[Collected data entries]
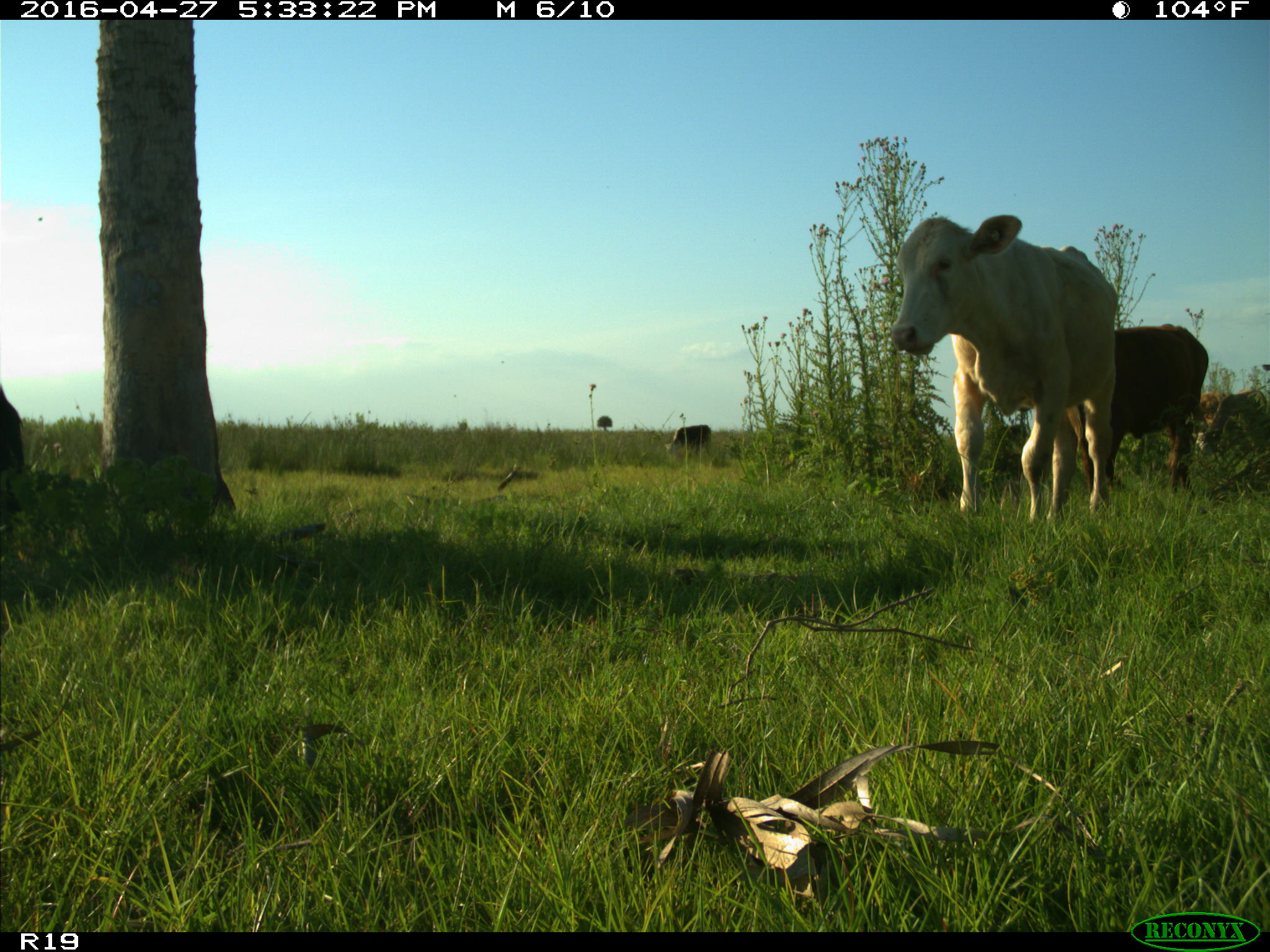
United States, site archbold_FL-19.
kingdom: Animalia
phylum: Chordata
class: Mammalia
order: Artiodactyla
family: Bovidae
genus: Bos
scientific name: Bos taurus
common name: domestic cow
Bos taurus (domestic cow).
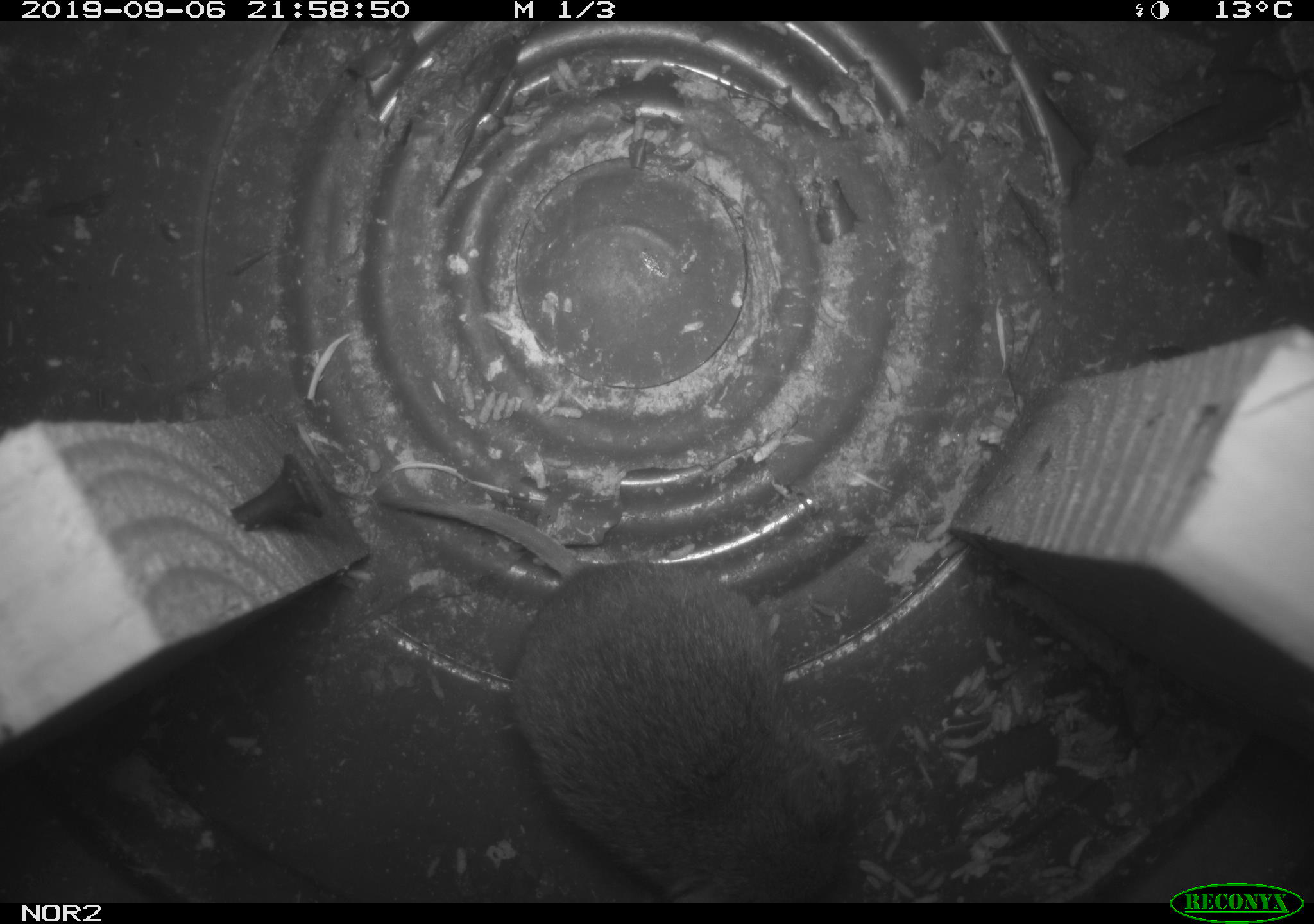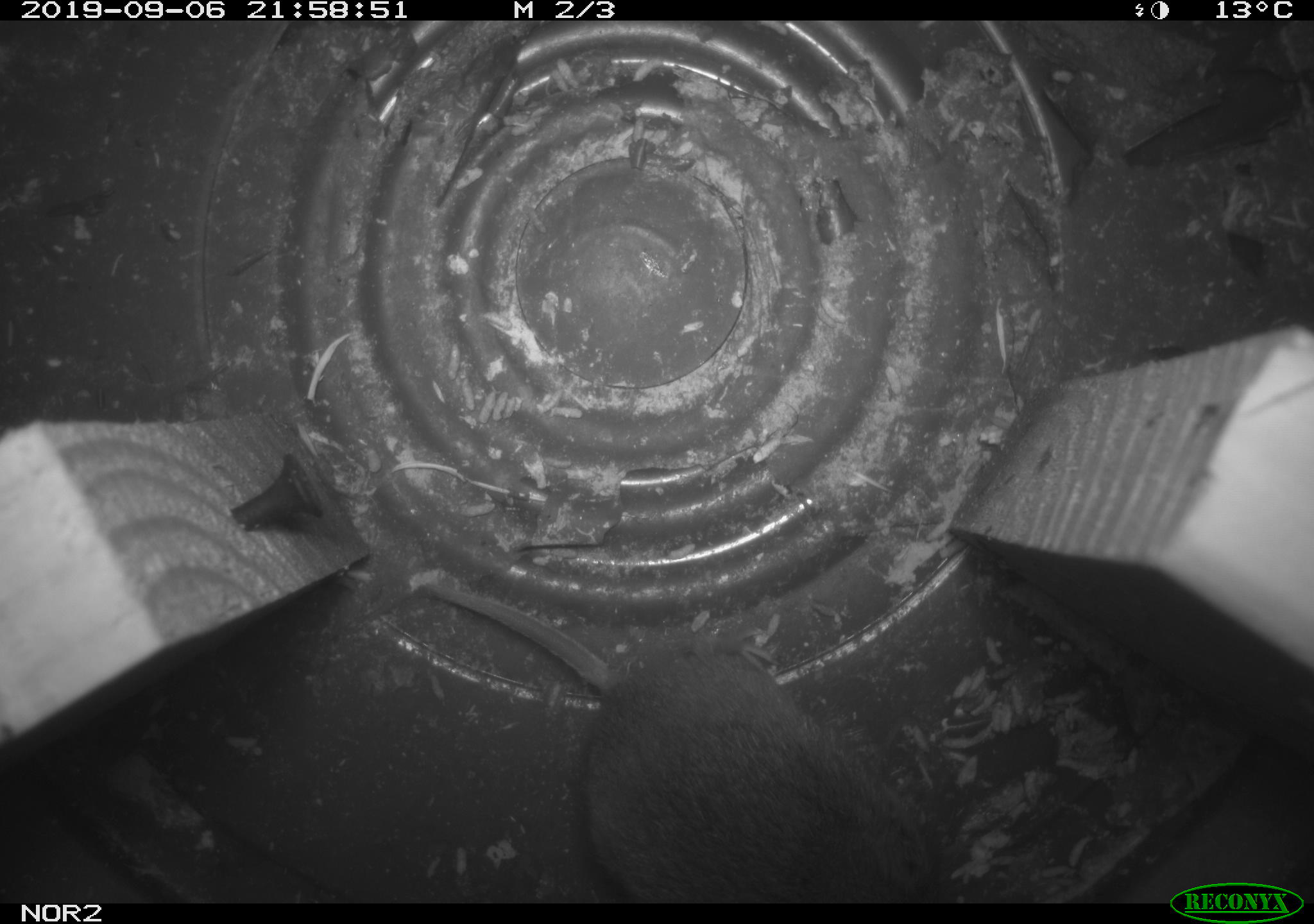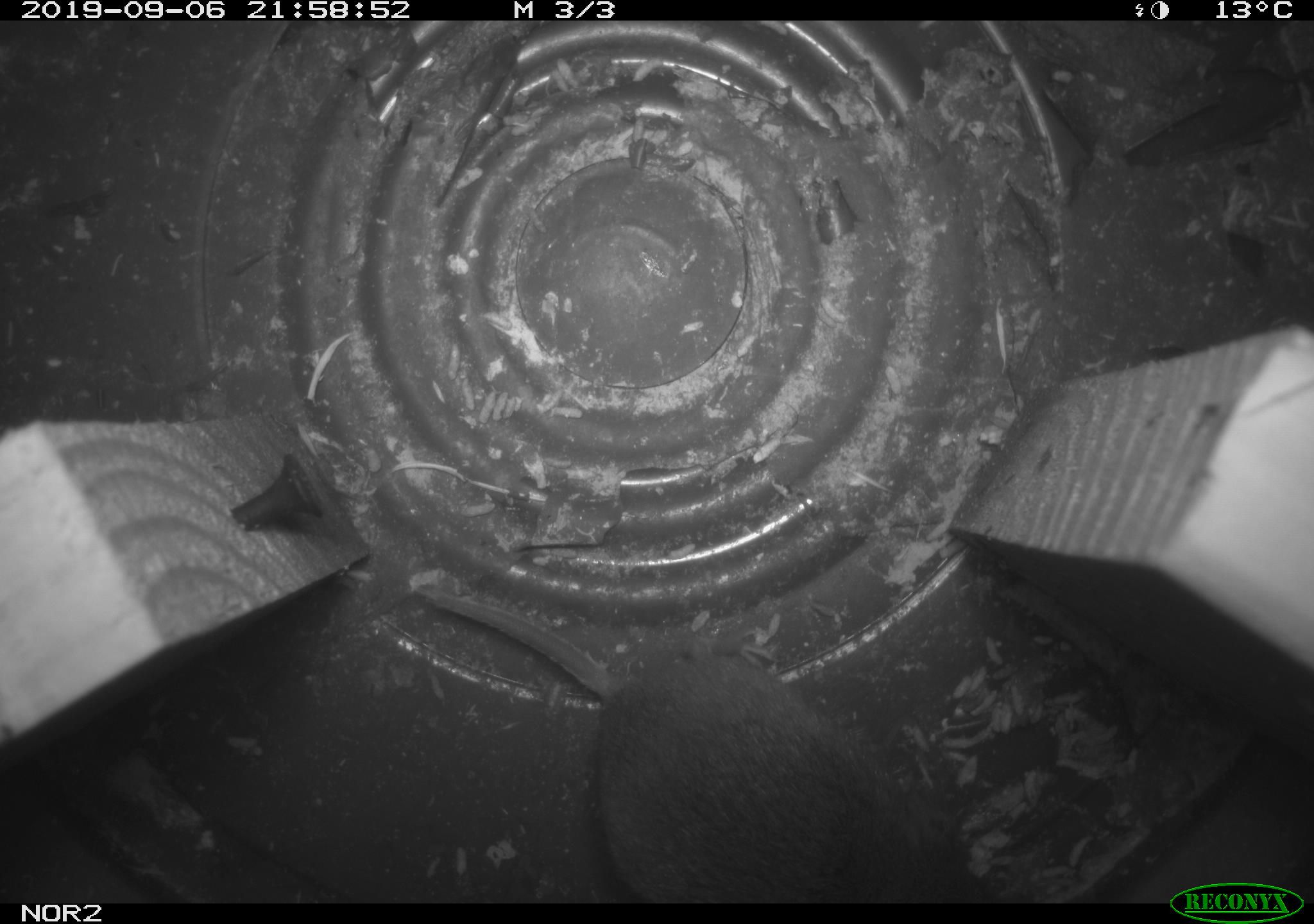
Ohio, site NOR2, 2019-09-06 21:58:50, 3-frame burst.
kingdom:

> ACTIVITY: Restate the data exactly, though only from the line that contains "common name: domestic cow" through its last line, both ends included and with the pictures left out.

> SOLUTION BELOW:
common name: domestic cow
Bos taurus (domestic cow).
Ohio, site NOR2, 2019-09-06 21:58:50, 3-frame burst.
kingdom:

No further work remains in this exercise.